Angel Heart is one of those films that somehow just seems to age incredibly well as the years go by. I didn’t catch it until a VHS rental and I was immediately taken by its dark oppressive atmosphere; the music score, the cinematography, the cast, the ‘twist’ that closes the film. It just seems so unlike anything we see today- indeed, the only film I think I can really compare it to is Adrian Lyne’s Jacob’s Ladder. Right from the start Angel Heart drags you in and doesn’t let go, its period setting quite mesmerising and otherworldly. I’ve watched it occasionally over the years since but never quite like this, in a finely remastered edition released on 4K no less. It looks grainy and gritty and beautiful, quite fantastic- really filmic (between this and the recent The Shining, 4K is on a roll). Certainly for anyone wondering, this is a worthy upgrade.
Angel Heart isn’t perfect, but its imperfections are fascinating. I’m assuming after all these years anyone reading this has already seen the film, but will skirt around any spoilers best I can. The main problem for the film is, ironically, its central ‘twist’ which has always bothered me the more I thought about it. It really doesn’t work unless something else is going on that we are not aware of; in fact watching this film again the other night I just got myself even more confused by the timeline it presents in its flashbacks and mythology. If someone is… someone, then how come nobody recognises him? Plastic surgery was hardly a ‘thing’ back then and his injuries were allegedly more psychological than physical, best as I could tell, so when he talks to people who knew Johnny Favourite, how come nobody twigs who it is they are talking to? Is it really just a case of an unreliable narrator and that we can trust nothing that we see, does he commit the hellish murders or are they enacted by his employer, following his trail? Am I asking too many questions?
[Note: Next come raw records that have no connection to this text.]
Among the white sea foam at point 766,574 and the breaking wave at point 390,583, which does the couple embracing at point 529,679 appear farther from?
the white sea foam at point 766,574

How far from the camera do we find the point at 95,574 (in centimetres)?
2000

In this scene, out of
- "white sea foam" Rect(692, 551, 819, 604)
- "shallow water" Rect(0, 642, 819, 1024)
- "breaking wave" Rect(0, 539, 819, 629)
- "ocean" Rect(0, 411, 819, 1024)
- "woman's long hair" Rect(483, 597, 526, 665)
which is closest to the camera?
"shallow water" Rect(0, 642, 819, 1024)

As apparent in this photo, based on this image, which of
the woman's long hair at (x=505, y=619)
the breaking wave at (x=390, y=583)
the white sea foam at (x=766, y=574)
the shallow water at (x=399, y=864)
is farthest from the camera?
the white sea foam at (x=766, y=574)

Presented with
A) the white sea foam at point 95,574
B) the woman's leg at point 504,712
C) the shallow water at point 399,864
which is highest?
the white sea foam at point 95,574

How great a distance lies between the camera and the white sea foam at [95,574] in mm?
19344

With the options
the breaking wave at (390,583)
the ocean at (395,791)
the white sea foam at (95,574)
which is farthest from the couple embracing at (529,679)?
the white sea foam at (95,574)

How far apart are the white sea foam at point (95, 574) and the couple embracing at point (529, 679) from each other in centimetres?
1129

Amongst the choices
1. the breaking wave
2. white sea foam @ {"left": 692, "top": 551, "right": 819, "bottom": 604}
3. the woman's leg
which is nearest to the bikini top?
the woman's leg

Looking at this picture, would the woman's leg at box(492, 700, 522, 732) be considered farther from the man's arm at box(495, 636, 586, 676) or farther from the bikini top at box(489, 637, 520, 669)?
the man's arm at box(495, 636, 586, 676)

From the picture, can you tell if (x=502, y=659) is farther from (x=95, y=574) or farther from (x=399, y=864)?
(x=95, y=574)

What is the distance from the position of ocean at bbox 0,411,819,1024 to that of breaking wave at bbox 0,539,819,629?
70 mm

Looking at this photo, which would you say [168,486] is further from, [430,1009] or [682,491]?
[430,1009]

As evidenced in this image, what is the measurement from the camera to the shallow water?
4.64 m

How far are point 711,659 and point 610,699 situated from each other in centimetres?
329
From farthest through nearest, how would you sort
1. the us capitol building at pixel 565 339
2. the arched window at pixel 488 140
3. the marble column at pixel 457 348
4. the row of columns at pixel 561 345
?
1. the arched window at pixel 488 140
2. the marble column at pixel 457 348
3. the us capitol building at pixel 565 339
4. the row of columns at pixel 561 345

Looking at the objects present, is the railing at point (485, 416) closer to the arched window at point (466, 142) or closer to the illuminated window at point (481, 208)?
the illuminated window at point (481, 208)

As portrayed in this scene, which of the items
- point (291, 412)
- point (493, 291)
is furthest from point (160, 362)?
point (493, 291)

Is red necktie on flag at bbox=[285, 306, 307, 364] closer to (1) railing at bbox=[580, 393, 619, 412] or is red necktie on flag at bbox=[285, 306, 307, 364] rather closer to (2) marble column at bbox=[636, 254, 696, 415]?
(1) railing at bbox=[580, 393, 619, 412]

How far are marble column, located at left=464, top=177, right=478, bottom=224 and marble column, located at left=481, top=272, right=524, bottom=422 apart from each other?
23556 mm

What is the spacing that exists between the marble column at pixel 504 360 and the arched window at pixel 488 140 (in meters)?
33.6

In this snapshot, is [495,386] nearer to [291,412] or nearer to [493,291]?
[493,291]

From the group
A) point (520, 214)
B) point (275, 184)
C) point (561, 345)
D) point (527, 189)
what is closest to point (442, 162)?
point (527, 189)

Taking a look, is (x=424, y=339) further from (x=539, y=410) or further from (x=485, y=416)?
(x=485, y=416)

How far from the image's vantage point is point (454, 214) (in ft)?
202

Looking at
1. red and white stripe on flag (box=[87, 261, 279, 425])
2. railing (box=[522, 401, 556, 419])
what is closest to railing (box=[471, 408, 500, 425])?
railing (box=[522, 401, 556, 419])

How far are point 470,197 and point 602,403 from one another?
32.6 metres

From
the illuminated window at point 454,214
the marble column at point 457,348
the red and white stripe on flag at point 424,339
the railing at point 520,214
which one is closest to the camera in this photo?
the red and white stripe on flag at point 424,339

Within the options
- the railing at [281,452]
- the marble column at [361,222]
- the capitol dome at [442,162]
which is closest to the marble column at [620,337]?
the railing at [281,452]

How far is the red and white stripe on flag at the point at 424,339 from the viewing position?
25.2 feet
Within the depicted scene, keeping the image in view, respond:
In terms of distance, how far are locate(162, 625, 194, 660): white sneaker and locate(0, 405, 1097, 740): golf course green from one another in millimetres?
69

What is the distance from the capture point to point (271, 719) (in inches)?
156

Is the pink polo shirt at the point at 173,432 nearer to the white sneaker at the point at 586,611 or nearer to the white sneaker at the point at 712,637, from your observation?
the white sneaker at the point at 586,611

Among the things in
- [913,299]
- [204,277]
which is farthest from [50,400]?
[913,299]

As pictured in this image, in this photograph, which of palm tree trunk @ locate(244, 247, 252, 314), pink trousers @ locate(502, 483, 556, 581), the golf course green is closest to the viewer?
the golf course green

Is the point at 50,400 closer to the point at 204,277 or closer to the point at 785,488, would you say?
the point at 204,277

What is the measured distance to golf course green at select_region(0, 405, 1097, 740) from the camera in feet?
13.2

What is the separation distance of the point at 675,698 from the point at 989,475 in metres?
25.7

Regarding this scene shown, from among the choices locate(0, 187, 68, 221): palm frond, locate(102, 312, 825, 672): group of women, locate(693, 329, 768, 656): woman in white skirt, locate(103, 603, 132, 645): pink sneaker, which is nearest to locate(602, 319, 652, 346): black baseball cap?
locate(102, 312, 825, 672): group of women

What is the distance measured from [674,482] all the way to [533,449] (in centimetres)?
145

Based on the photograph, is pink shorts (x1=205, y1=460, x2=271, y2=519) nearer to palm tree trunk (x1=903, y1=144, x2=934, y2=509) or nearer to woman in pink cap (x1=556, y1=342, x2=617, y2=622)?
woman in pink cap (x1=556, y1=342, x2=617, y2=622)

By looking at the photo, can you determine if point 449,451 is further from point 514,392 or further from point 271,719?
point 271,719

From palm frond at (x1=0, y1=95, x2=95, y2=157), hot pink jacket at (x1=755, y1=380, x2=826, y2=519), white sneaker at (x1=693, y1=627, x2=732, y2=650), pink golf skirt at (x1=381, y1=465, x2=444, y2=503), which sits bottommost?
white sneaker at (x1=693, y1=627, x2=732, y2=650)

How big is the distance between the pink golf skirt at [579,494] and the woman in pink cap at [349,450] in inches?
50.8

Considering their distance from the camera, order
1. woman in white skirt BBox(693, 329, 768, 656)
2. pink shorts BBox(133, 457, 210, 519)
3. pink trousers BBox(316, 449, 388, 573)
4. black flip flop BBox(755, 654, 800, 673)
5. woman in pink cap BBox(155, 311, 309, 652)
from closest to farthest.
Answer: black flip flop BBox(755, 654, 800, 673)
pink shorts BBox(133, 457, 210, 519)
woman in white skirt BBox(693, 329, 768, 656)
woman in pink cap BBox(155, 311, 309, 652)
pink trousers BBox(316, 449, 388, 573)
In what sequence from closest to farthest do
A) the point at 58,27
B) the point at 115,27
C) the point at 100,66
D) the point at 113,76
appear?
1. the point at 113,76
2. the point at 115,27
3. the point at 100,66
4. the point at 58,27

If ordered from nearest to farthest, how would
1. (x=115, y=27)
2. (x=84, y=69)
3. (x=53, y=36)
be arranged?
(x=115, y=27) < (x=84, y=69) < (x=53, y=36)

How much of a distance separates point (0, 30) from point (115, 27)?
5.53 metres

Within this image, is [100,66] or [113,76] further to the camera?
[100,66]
Strangely though I must confess I don’t really care- this is one of those films where the mood, the performances and the setting work so well that its internal lack of consistent logic doesn’t really matter. I’ve always considered Angel Heart a sort of Occult Blade Runner, in that its imagery and sound is such a huge part of the films success, and the funny thing about that is that Blade Runner too had a questionable internal logic, particularly in its theatrical cut that had all sorts of inconsistencies like number of Replicants etc. Angel Heart is a lot like that, but like Blade Runner, its world is so wonderful its almost irrelevant that it doesn’t really make much sense.
I really do like this movie though, and even more so in this new edition. Angel Heart has grown quite a cult reputation over the years, and deservedly so. Its quite haunting in places and my confusion may be mine alone, but it does make the oddly dreamlike experience all the more interesting. When we can see the devil sitting serenely in a church, you know something is seriously wrong with what we ‘know’ about religion, and I suspect the film deliberately makes us question our worldview and what we take for granted. I don’t believe I’ve ever heard Alan Parker’s commentary all the way through so shall make a point of listening to it sometime soon: a welcome bonus with this release is that all the extras have been ported over to the 4K disc instead of left on the Blu-ray only.